I wonder if anyone has ever gone to trial for murder by sleep deprivation? In all seriousness, I think my children are trying to kill me – very very slowly. First there is Stella: nearly 3 years of sleepless nights and counting. Now it’s Felix, although to be fair to the poor little dude, it’s not his fault. He’s had a cold and cough1 immediately followed by teething. Regardless, I’m on no sleep. I’ve been on no sleep now for eons. It makes it so much harder to cope with things well or even at all.
I try to laugh about stuff. Really I do. Today is better than yesterday. I don’t know that I cracked a smile yesterday.
In desperation this past Saturday, I finally reached a breaking point. I was finally ready to send Stella to Oui Oui’s house overnight. Now I know there’s probably some eye-rolling going on. Why in the hell would I NOT have sent my rowdy daughter to Oui Oui’s house long before now? I guess I’m a ninny. Or at the very least, I’m an über-stubborn helicopter-type mommy. Oui Oui has stairs, you know. And outlets that are uncovered. *Gasp.*
But I woke Saturday exhausted. Felix and I had had a bad night. It’s been so bad that after he wakes at midnight or so to nurse, I can’t even summon the energy to get my ass off the couch and put him back in the crib – or even just lay down with him on the futon. We just kind of fall over and sleep on the couch for the rest of the night. Stella came bounding out bright and early as usual. Something in my brain just snapped. I wanted to cry, but it was that demented laughing-crying that happens when you are damn close to a break with reality. After a trying breakfast, I finally asked Will if he thought his mom would mind having a slumber party. We discussed it for a while. Were we really ready? Would Stella be ok? Well if we were going to do this, we had to have some kind of important plan, right? Otherwise it would be a waste.
The long and short of it was that Oui Oui was indeed ok with the idea and no, we didn’t have to have a major plan. I had picked up some nice fish and veg earlier, and since Felix “always” goes to sleep by 6:00 or 6:30, we would simply eat a bit later than usual and we could sit down and eat together. And I could eat without holding a child. And even use utensils. After, we could watch a whole movie without fear of having to pause it for awakenings or the like. And sleep. Sleep would be better. And later.
Ah, the best laid plans…
Felix was grumpy. My normally sweet mellow little boy was a snarling, chomping drool fountain. It took about 3 times as long to get him to sleep. And while we did get to eat our nice meal and watch some uninterrupted TV, my sleep never came. We were up at midnight, at 3:00, at 4:00, at 5:00, and finally up for the day at 6:00.

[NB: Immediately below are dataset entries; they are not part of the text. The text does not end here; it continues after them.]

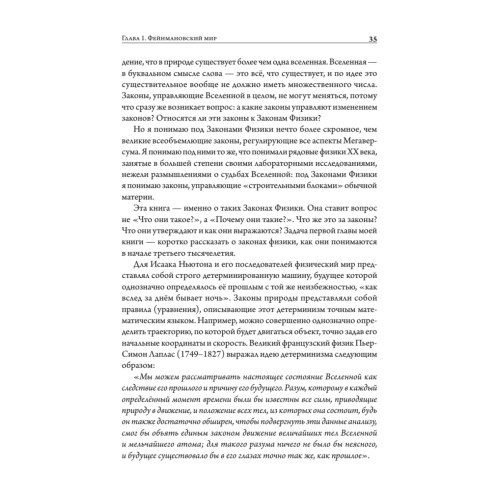 Глава 1. Фейнмановский мир

35

дение, что в природе существует более чем одна вселенная. Вселенная — в буквальном смысле слова — это всё, что существует, и по идее это существительное вообще не должно иметь множественного числа. Законы, управляющие Вселенной в целом, не могут меняться, потому что сразу же возникает вопрос: а какие законы управляют изменением законов? Относятся ли эти законы к Законам Физики?

Но я понимаю под Законами Физики нечто более скромное, чем великие всеобъемлющие законы, регулирующие все аспекты Мегаверсума. Я понимаю под ними то же, что понимали рядовые физики XX века, занятые в большей степени своими лабораторными исследованиями, нежели размышлениями о судьбах Вселенной: под Законами Физики я понимаю законы, управляющие «строительными блоками» обычной материи.

Эта книга — именно о таких Законах Физики. Она ставит вопрос не «Что они такое?», а «Почему они такие?». Что же это за законы? Что они утверждают и как они выражаются? Задача первой главы моей книги — коротко рассказать о законах физики, как они понимаются в начале третьего тысячелетия.

Для Исаака Ньютона и его последователей физический мир представлял собой строго детерминированную машину, будущее которой однозначно определялось её прошлым с той же неизбежностью, «как вслед за днём бывает ночь». Законы природы представляли собой правила (уравнения), описывающие этот детерминизм точным математическим языком. Например, можно совершенно однозначно определить траекторию, по которой будет двигаться объект, точно задав его начальные координаты и скорость. Великий французский физик Пьер-Симон Лаплас (1749–1827) выражал идею детерминизма следующим образом:

«Мы можем рассматривать настоящее состояние Вселенной как следствие его прошлого и причину его будущего. Разум, которому в каждый определённый момент времени были бы известны все силы, приводящие природу в движение, и положение всех тел, из которых она состоит, будь он также достаточно обширен, чтобы подвергнуть эти данные анализу, смог бы объять единым законом движение величайших тел Вселенной и мельчайшего атома; для такого разума ничего не было бы неясного, и будущее существовало бы в его глазах точно так же, как прошлое».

So yes. I do think they’re doing this on purpose. There’s simply no other explanation. Or maybe it’s the lack of sleep making me paranoid.

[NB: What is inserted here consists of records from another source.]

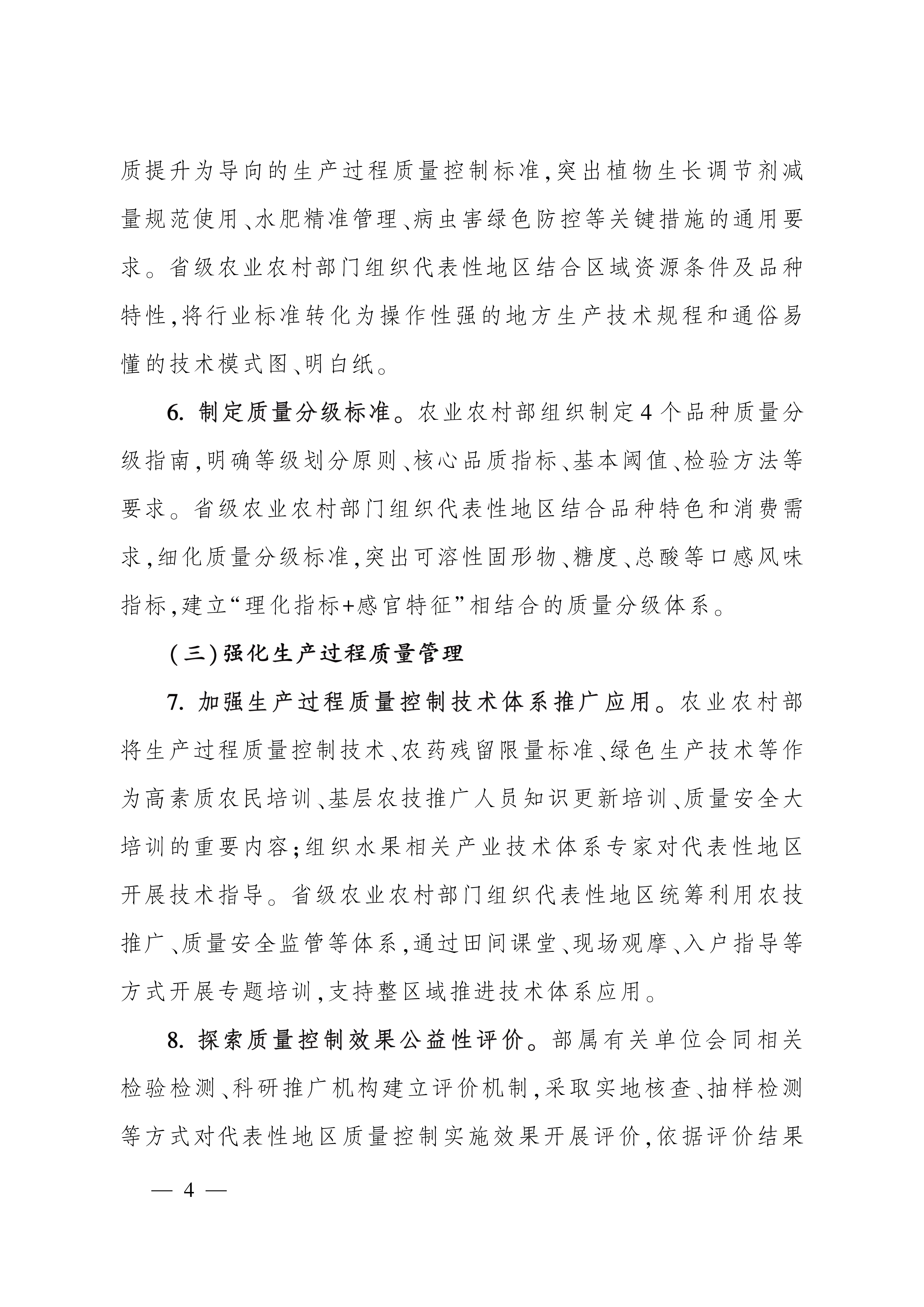 质提升为导向的生产过程质量控制标准，突出植物生长调节剂减量规范使用、水肥精准管理、病虫害绿色防控等关键措施的通用要求。省级农业农村部门组织代表性地区结合区域资源条件及品种特性，将行业标准转化为操作性强的地方生产技术规程和通俗易懂的技术模式图、明白纸。

6. 制定质量分级标准。农业农村部组织制定4个品种质量分级指南，明确等级划分原则、核心品质指标、基本阈值、检验方法等要求。省级农业农村部门组织代表性地区结合品种特色和消费需求，细化质量分级标准，突出可溶性固形物、糖度、总酸等口感风味指标，建立“理化指标+感官特征”相结合的质量分级体系。

（三）强化生产过程质量管理

7. 加强生产过程质量控制技术体系推广应用。农业农村部将生产过程质量控制技术、农药残留限量标准、绿色生产技术等作为高素质农民培训、基层农技推广人员知识更新培训、质量安全大培训的重要内容；组织水果相关产业技术体系专家对代表性地区开展技术指导。省级农业农村部门组织代表性地区统筹利用农技推广、质量安全监管等体系，通过田间课堂、现场观摩、入户指导等方式开展专题培训，支持整区域推进技术体系应用。

8. 探索质量控制效果公益性评价。部属有关单位会同相关检验检测、科研推广机构建立评价机制，采取实地核查、抽样检测等方式对代表性地区质量控制实施效果开展评价，依据评价结果

— 4 —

1 Oh this cough. Both of my children have it. They’ve had it for 3 damn weeks now. You know when they cough? At night. Especially when they’re first trying to go to sleep. I have a new answer now for the old “when would you go if you had a time machine” question: I’d go back ,waaaaaaaaaay back. I’d find the ancestor of this virus and I’d pour a shitload of bleach into the primordial ooze, thereby killing it forever. And ever.